# Bowhunt 2016



## Bhilly81 (Oct 18, 2009)

Is everyone ready for the bowhunt this year?? I for one am getting there. With equipment fails and carp happening. 

Two weeks ago my bow just about blows up (user error). Had to replace my arrow rest and have my peep sight reinstalled on the string. Then go through and resight it in. Last Monday I Got it sighted in to 50 yards and the peep sight falls out again fml. I ended up just buying a new peep sight for it and getting it installed. Now got it sighted back into 50 yards still have the 60 and 70 yard pin to go. It seems that this year everything is going wrong just before the hunt starts. But it's coming fast and I will be ready no matter what. 

Hope everyone is having better luck than I have had so far. And good luck to all this year. 

Let's hear everyone else's story's for peeping this year. It's coming soon and fast (but also slow). 

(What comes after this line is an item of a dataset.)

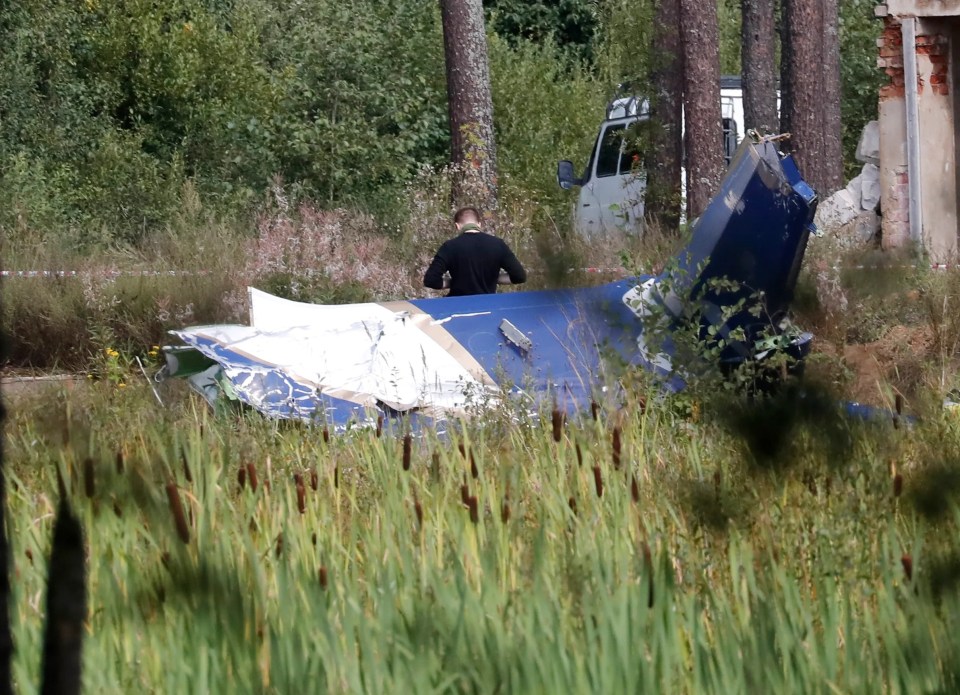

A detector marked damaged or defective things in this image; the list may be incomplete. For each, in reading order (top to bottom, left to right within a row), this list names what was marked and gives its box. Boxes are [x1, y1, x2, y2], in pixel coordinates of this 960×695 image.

Sent from my iPhone using Tapatalk


----------



## 2full (Apr 8, 2010)

4 or 5 years ago I had the same kind of luck. I was was shooting less than 2 weeks before the hunt and a cam came right out of the limb at full draw. The bow literally blew up. I had my glasses on luckily, or It would have been ugly. I still had a black eye, a big knot on my arm, and some scrapes on my cheek.
I had to get a new bow and get it set up and sighted in before the hunt.


----------



## Bhilly81 (Oct 18, 2009)

Yea that's not good. I got totally lucky. My arrow blew up and came out kinda sideways. And kissed my arm really good.
















Sent from my iPhone using Tapatalk


----------



## BigT (Mar 11, 2011)

Wow thats not good!

I am new to the archery side as I just purchased a bow. I have muzzleload hunted for the last 10-12 years. Still will be doing it. I am on a dedicated permit starting this year and wanted to take advantage of all of the hunts. Plus you never know what I might find while I am out scouting. 

I am excited to get accustomed to this! Still trying to decide on mechanical broadheads, and fixed blades. I am sure there's a bunch of threads on that so I'll not pose the question here! Good luck to all!


----------



## Slayer (Feb 3, 2013)

Oh Yah! The bow is dialed in and I'm ready for the season! G5 Strikers 100 grain have worked great for me. I have 3 of those ready to go and a old school slick trick.


----------



## neverdrawn (Jan 3, 2009)

Bdub, not to get off topic, but I'm curious what type of rest you are using. I had an arrow come apart a couple of years ago and go through my wrist, taking quite a core sample. I found out unlike a tree you can"t age humans by rings in their flesh. :-(I have since switched to a drop away hoping that will keep the arrow going the right direction even if it does break. That just has me curious if yours is a fixed rest or drop away. (I probably don't want to know if it is a drop away as it will prove my theory false.)

I am ready for this hunt. Everything seems to be working fine, knock on wood. Just need a cooperative deer or elk now. Can't imagine why they would want to live through another winter anyway.


----------



## Bhilly81 (Oct 18, 2009)

The bow I'm shooting has a whisker biscuit. I'm going to upgrade everything next year. 


Sent from my iPhone using Tapatalk


----------



## middlefork (Nov 2, 2008)

neverdrawn said:


> Bdub, not to get off topic, but I'm curious what type of rest you are using. I had an arrow come apart a couple of years ago and go through my wrist, taking quite a core sample. I found out unlike a tree you can"t age humans by rings in their flesh. :-(I have since switched to a drop away hoping that will keep the arrow going the right direction even if it does break. That just has me curious if yours is a fixed rest or drop away. (I probably don't want to know if it is a drop away as it will prove my theory false.)
> 
> I am ready for this hunt. Everything seems to be working fine, knock on wood. Just need a cooperative deer or elk now. Can't imagine why they would want to live through another winter anyway.


It doesn't matter what rest you are using. If your arrow breaks on release chances are part of it is going to be in your arm or hand.

Best to get in the habit of inspecting and flexing arrows that may have touched each other or hit something other than a good target. I have not seen any break from simple over use.


----------



## AF CYN (Mar 19, 2009)

Ouch. Glad it didn't get you worse. Archery is the worst for gear malfunctions, last minute tweaks that go awry, etc...


----------



## Karl (Aug 14, 2016)

Archery equipment can fail anytime. For a compound bow I suggest buying a new one every 5 years. For a take-down recurve I suggest new limbs every 5.

I like my recurve more than the compound, although accuracy on the recurve is only 45 yards whereas on the compound it is out to 60.

It feels more like real hunting with a recurve.

Archery takes lots of practice, but practicing is fun, and arrows tend to last a long time -- longer than a bullet.


----------